垂直統合トレンドの一環として、ソフトウェア中心の開発が社内で行われることが重要な要素として浮上している。
    • 自動車はコードで動作する。(現時点で)必要とされている約1億5,000万行のコードは、自動運転車の場合は50億行を超えると予想されている。
    • 100の言語からなる150のソフトウェアモジュールによって、すでにOTA(Over The Air)アップデートは困難な作業となっている。
    • 外部のサプライヤーからIPライセンスの提供を受けるモジュールの場合、OTAアップデートを有効にすることがさらに困難になる予想されている。
中央集中型ソフトウェアモデルへの移行は、今後の拡張を管理する上で鍵になるが、現在のように分散型でアウトソーシングが多く、ほとんどがその場しのぎで行われているソフトウェアに対するアプローチ方法では、目標を達成することが非常に難しいだろう。 ただし、この課題を解決すると、ソフトウェアアップグレードやアプリケーションに活用可能なユニバーサルOTAソフトウェアのダウンロードやインストールのインフラが整えられるようになる。携帯電話と同様に、自動車もApp Storeや機能アップグレードの購入から得られる自動車のアフターセールス収益も大幅に増加すると予想されている。
Rohit Bholaは、次世代のインテリジェントモビリティアーキテクチャのソリューションについて、現在の一般的なメモリ技術と自動運転機能が普及するにつれて必要となる高容量ソリューションを対比して詳しく説明した。 車載用アプリケーションにおけるDRAMのニーズの増加に対応するため、
    • 現在のX32 LPDDR4X 4.266Gbpsは、x64 LPDDR5X 8.5Gbpsに移行される予定である。

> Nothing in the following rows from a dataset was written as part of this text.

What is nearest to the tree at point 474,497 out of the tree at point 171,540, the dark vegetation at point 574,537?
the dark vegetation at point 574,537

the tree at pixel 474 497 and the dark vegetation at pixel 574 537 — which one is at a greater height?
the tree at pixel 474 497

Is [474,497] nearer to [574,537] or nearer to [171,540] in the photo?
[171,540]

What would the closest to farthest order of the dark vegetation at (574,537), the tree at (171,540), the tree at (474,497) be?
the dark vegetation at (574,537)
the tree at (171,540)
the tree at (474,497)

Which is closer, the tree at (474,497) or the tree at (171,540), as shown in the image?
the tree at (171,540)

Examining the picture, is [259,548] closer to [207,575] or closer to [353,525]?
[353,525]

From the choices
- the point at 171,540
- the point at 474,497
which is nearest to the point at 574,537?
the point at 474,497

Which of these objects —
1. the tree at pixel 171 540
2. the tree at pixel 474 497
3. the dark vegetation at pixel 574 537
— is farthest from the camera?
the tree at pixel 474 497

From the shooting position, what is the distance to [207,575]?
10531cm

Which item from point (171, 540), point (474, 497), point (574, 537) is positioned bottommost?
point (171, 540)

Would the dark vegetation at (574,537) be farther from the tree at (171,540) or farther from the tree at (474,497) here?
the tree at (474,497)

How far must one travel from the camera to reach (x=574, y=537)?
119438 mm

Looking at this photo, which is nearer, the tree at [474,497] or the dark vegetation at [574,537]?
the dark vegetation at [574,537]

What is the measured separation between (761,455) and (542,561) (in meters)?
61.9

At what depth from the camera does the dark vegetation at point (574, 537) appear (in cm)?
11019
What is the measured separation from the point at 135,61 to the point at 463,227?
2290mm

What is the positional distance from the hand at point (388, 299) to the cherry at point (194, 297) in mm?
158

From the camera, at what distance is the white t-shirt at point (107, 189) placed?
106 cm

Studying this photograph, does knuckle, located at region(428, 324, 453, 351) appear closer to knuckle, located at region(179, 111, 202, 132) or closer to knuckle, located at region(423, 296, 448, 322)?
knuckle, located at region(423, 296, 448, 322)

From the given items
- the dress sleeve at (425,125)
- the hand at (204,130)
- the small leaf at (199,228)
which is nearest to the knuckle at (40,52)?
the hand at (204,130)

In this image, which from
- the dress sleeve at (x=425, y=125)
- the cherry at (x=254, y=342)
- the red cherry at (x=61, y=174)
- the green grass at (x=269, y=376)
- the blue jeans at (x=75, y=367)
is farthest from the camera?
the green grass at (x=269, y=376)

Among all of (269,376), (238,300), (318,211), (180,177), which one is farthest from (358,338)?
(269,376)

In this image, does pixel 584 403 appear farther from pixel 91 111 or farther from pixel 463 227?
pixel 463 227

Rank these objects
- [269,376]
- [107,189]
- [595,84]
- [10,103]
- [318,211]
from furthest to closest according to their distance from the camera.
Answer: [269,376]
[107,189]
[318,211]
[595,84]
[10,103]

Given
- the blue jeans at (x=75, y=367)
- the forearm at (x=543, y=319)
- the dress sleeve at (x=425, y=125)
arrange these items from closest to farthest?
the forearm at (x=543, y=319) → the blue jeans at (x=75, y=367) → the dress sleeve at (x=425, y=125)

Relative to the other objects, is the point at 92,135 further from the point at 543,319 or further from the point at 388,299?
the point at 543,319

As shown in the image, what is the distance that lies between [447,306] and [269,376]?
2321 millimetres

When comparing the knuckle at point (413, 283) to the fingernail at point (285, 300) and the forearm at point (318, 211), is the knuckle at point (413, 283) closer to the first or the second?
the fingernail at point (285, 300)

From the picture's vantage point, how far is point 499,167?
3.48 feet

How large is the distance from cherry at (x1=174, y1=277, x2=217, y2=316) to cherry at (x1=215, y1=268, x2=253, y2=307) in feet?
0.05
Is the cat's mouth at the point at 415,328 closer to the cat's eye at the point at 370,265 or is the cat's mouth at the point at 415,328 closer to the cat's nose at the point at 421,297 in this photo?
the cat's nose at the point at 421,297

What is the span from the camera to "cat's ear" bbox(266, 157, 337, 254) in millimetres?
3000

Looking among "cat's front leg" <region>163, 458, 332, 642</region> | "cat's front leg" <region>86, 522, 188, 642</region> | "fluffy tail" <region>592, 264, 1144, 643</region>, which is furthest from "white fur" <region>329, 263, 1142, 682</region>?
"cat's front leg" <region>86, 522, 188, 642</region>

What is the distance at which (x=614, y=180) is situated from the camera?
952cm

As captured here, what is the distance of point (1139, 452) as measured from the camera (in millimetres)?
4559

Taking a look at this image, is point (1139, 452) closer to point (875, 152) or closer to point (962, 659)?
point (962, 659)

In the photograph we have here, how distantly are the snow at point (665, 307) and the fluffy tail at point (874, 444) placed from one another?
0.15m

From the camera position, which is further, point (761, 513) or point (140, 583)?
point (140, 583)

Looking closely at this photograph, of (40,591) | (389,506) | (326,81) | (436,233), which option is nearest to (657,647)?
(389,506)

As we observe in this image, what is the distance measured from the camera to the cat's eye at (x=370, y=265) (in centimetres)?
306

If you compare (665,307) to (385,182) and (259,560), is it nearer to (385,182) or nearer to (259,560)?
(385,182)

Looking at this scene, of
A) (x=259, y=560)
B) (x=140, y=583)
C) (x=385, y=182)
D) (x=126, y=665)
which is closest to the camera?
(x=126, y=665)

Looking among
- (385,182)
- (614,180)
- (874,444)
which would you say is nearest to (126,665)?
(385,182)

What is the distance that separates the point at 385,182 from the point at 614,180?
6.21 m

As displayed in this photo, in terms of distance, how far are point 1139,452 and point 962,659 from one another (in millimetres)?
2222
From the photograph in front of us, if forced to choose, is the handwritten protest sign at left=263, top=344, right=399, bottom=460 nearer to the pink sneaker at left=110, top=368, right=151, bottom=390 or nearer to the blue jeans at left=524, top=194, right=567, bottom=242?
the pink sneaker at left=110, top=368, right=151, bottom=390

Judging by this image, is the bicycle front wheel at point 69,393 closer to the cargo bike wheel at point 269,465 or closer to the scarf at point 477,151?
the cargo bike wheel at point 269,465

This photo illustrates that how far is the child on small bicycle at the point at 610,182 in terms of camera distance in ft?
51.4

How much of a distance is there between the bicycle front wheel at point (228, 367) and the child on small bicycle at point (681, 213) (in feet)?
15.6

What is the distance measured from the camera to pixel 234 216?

    • より多くの自動運転機能が導入されるにつれ、LPDDR5X 8.5Gbps、GDDR6 12Gbps、及び GDDR 732Gbps(1ピン当たり)は、必須メモリ帯域幅を提供する基本的な技術になる。
    • 完全自動運転が実現される未来には、高帯域幅メモリ(HBM、3Dスタック型DRAM)への移行が欠かせない可能性がある。
未来の自動車へのニーズを満たすために進化するNAND
    • 現在のソリューションであるeMMCは、強固な基盤を提供している
    • 最高の構成変更を実現するため、サムスンは、車載グレードの取り外し可能なSSDを発売している
    • 限られた容量内でストレージの効率を高めるため、サムスンはCMM-HC(CXL Memory Module - Hybrid Compute)データ圧縮ソリューションを提供している
ユニバーサルチップレットインターコネクト(UCIeチップ間インターフェイス)のような新しいチップパッケージ技術は、未来のメモリ速度/容量/コンフィギュラビリティソリューションをより高速で実現できるエンジンになるだろう。   次のセッションでは、Yuchul(Mike)Hwangが、自動車業界の厳しい要件を満たすためのテストと品質管理の重要性及びカスタマーサービスの対応に伴う徹底した管理・監督について説明した。 通常の商用製品の故障率が100ppmであるのに対し、自動車部門の故障率は、製品の全寿命を通して1ppmという驚くべき数値を目標としている。これを達成するため、サムスンは自動車グレードの認定要件を満たし、自動車の電圧と極端な温度範囲で可動試験を実施している。しかし、サムスンのイノベーションは、次のようなプログラムを通じて、このような基本的な要件をはるかに超えている。
    • 新しい世代の開発の早い段階から検知方法論を導入する「シフトレフト」戦略を使用して検証を改善している。
    • テスト期間を2倍に増やし、表示電流レベル、耐食性、衝撃及び振動耐性などに関する信頼性テストを追加することで、通常のAEC-Q100テストを超える。
    • 返品された部品の故障解析のため、経験豊富なシニアエンジニアグループを構成し、故障の根本原因を迅速に特定、2週間以内にFAレポートを提供する。
    • - 毎日、工場のパフォーマンスを再評価し、品質が「優秀」以下のものは、自動車製品のフローから除外することで、最高の製品だけを選択する。
このような方法論は、サムスンの最大の差別化要素の一つになっており、詳細なプレゼンテーションを通じて、なぜサムスンがこの分野のリーダーであるかがよくわかる。